Sarah, Do not feel guilty at all. There is a very famous quote from Maya Angelou
that says, “Each time a woman stands up for herself, without knowing it possibly, without claiming it, she stands up for all women.”
Simply by doing what was best for you and standing up for yourself, you stood up for all women. Never ever feel guilty for someone else’s wrong doing towards you or mistreatment of you. If hiring a lawyer was not best for you and your mental and or physical health that that time. That is OK. You fought for women by fighting for you. xo Lauren
I know how you feel. I also understand where your choice was made. My Mother was told by her doctor to abort me because she was extremely high risk. She was almost 39 years old when I was born. Despite the great risk to her life she continued on. I completely understand the choice you made and I’ve actively spent most of my life fighting for your right to make it.
I like you, also feel like I’ve let the women in my life down. I felt an extreme sadness last week and immediately questioned whether I’ve fought hard enough for all of the women I care about most.
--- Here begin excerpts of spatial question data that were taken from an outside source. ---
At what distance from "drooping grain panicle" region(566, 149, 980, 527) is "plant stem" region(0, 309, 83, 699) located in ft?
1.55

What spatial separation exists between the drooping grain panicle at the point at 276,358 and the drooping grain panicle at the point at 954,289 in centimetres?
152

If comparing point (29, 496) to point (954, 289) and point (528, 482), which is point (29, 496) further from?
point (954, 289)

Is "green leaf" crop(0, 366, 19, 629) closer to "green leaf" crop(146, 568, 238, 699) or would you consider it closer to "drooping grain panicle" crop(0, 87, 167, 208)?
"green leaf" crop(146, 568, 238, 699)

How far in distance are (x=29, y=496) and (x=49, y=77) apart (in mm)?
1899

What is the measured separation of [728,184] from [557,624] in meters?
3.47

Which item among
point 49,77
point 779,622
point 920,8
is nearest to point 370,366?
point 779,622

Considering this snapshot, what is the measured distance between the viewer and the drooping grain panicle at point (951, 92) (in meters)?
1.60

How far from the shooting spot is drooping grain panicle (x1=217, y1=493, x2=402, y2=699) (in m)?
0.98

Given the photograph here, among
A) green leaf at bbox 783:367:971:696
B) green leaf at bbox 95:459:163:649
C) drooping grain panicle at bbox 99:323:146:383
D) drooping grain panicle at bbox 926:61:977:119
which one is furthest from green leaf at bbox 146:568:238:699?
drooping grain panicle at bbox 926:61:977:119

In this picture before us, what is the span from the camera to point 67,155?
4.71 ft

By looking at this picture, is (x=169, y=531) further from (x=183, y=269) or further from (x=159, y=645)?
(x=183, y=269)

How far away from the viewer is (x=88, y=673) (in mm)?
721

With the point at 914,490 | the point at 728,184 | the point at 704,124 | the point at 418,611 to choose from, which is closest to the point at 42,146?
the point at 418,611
I want you to know that I see you. I know how tough this decision has made you and so many other women feel. Despite being a man, take this assurance that I will continue to fight for your right to make decisions about your body. Even if I have to get elected to office I will not stop advocating for you.
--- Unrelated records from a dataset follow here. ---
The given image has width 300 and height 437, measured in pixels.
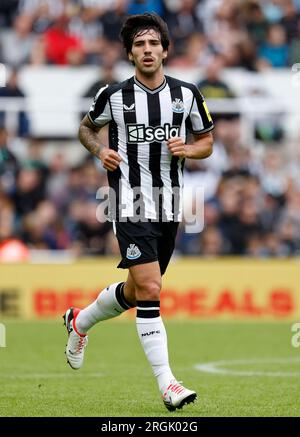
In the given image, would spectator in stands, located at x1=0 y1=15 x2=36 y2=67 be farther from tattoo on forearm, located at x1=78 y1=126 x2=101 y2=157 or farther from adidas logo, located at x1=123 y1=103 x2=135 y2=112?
adidas logo, located at x1=123 y1=103 x2=135 y2=112

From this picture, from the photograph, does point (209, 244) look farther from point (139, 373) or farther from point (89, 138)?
point (89, 138)

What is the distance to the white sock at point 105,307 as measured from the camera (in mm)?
7395

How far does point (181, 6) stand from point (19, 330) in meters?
7.76

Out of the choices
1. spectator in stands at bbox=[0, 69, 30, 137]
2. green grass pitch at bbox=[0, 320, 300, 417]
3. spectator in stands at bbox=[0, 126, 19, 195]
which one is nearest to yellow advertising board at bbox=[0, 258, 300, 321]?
green grass pitch at bbox=[0, 320, 300, 417]

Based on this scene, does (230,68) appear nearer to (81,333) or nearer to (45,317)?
(45,317)

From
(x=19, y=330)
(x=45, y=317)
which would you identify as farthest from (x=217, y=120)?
(x=19, y=330)

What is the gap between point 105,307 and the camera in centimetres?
750

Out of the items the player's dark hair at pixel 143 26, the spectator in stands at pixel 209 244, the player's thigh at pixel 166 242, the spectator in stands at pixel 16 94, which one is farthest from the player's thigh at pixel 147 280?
the spectator in stands at pixel 16 94

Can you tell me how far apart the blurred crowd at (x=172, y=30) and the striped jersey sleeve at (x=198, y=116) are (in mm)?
9588

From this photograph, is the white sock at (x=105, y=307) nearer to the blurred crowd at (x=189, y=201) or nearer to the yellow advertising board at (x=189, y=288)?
the yellow advertising board at (x=189, y=288)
Thank you! I read your letter and your mom sounds like a truly brave person. We all have different stories, but it is nice to know that there are people who can sympathize or empathize. Thank you for standing for Women’s Rights. I think in moving forward, we need more men to stand up and say this is wrong and inexcusable. There is much work to be done and we need everyone to be vocal about it. I truly believe that people can change their lives and the lives of others if they keep putting the work in.
My Mother’s experience catalyzed my view on the issue of abortion. I often wondered what would’ve been had she not survived my birth. My Father would’ve been left with 3 small children. He never finished schooling because he left school to take care of the family farm when my Grandfather had a heart attack. My life may have been lost as well.
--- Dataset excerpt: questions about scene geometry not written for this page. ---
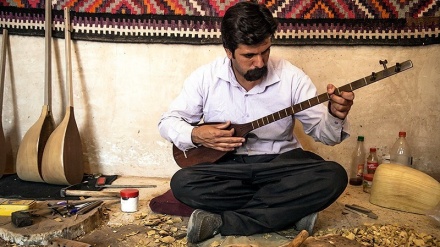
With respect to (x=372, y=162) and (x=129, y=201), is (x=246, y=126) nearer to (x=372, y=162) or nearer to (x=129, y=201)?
(x=129, y=201)

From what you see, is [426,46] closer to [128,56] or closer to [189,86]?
[189,86]

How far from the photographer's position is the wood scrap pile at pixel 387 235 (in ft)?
7.13

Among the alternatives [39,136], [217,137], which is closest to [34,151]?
[39,136]

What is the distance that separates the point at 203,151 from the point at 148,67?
112cm

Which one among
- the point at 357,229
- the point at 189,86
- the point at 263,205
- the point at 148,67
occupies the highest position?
the point at 148,67

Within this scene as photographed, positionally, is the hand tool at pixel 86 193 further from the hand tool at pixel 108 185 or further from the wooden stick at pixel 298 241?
the wooden stick at pixel 298 241

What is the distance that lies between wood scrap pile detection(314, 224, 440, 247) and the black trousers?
23 cm

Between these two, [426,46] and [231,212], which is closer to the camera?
[231,212]

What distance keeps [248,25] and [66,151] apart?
1.66 meters

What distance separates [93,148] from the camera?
349cm

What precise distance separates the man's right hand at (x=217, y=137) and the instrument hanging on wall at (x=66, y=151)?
1.17 m

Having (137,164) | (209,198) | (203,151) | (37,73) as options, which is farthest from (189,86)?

I firmly believe this choice should be made by the woman and no one else. My friend had an ectopic pregnancy last year, she nearly died. The overturn of Roe is literally a death sentence for a woman whose pregnancy is ectopic or who has a miscarriage and her body does not release the fetus. What amounts to a bunch of old white men, several of whom have been accused of sexual assault, have ripped that decision from you and every other woman. That is insanity. I can’t allow that to happen. It’s mobilizing the one thing I do better than most. I advocate for others who’s voice is either drowned out, or threatened away. I already cautioned my social media friends that if I saw them cheering this that it would likely lead to at least me ending that friendship. The rights of people are not up for debate. If someone is ok with taking away someone’s rights, they have no space in my life PERIOD.